Britain has proposed a list of 10 Democracies (D-10) by excluding Russia from the above list. Earlier in 2018, the perception of American abdication of global leadership among its allies had led to a grouping of nine democracies, a “Committee to Save the World Order” including Japan, South Korea, European Union, Australia and Canada which together generate a third of the world GDP and account for 30 per cent of global trade; they can also form a strong military alliance through coordinated defence planning and operations.
In 2017, threatened by Chinese belligerence in South China Sea, India, Australia, Japan and USA had agreed to revive the idea of the Quadrilateral Security Dialogue (QUAD) which is gaining increasing traction and eliciting closer cooperation among its members. But none of these groups is as yet a threat to the UN. The P-5 can still tweak the rules according to their wishes, as seen in the annexation of Crimea by Russia or seizure of the South China Sea areas by China.
Big powers have indulged in irresponsible behaviour many a time in altering the global balance of power in potentially dangerous ways. China in particular has been responsible for weaponisation of some of the rogue states which have consistently defied an international rulebased order. As Samuel Huntington has written in The Clash of Civilisations and Remaking of World Order, China had played a central role in the transfer of both conventional and non-conventional weapons to North Korea, Pakistan, Libya, Iran, Syria, Iraq and Saudi Arabia.
China today has very few trusted friends among the international community other than these countries.

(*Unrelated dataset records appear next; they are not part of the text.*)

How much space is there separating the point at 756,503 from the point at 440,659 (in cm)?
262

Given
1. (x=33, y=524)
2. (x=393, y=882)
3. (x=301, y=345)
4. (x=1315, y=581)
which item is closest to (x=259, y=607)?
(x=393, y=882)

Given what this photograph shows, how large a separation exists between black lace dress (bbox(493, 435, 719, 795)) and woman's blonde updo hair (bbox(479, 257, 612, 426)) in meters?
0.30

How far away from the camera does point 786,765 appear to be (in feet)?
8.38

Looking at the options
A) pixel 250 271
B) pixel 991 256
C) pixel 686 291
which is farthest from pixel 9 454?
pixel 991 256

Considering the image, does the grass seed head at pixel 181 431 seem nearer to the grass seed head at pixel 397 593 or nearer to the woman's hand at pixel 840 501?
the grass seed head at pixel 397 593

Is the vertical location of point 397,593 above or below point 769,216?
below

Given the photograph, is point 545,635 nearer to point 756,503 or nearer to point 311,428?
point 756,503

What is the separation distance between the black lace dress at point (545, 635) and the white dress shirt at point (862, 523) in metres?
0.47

It is the “most reliable and extensive supplier of military hardware to Pakistan” for every branch of its military. Despite the theft of nuclear technology through A Q Khan, without China’s help, Pakistan could not possibly have developed nuclear capabilities. China has repeatedly violated international commitments and obligations, the most recent instance being in curbing the autonomy of Hong Kong through a national security law to stifle democratic protests by penalising the protesters with draconian punishments, in gross violation of the commitments given under the Sino-British joint declaration in 1985 to preserve Hong Kong’s high degree of autonomy.
As Huntington says, as the Middle Kingdom, the central power it aspires to be, China does not need alliances; it only expects other countries to fall in line. As articulated by our Foreign Minister, during its next two-year tenure at the UNSC, India would follow the five principles ~ samman (respect), samvad (dialogue), sahayog (cooperation), shanti (peace) and samriddhi (prosperity) to promote order in a world being torn asunder by conflict and strife.
It needs to remind the world ever more forcefully that the failure to reform the UNSC by accommodating the current global realities will render the UN progressively weaker while making the alternative alliances stronger and ever more relevant. If it cannot reform itself, the UN runs the risk of fading into “history as an ineffective, irrelevant debating society” as President George Bush had said.
When liberal democracy and liberal norms are increasingly being threatened by inward looking policies of nationalist governments, when authoritarian countries like China are becoming ever more belligerent while claiming others’ territories as its own and challenging the rule-based global order, India must work closely with the international community to reassert the principles on which the UN was founded 75 years ago, which, as the UN Charter had stated, are to maintain international peace and security, and to settle all international disputes only through peaceful means in accordance with the principles of justice and international law.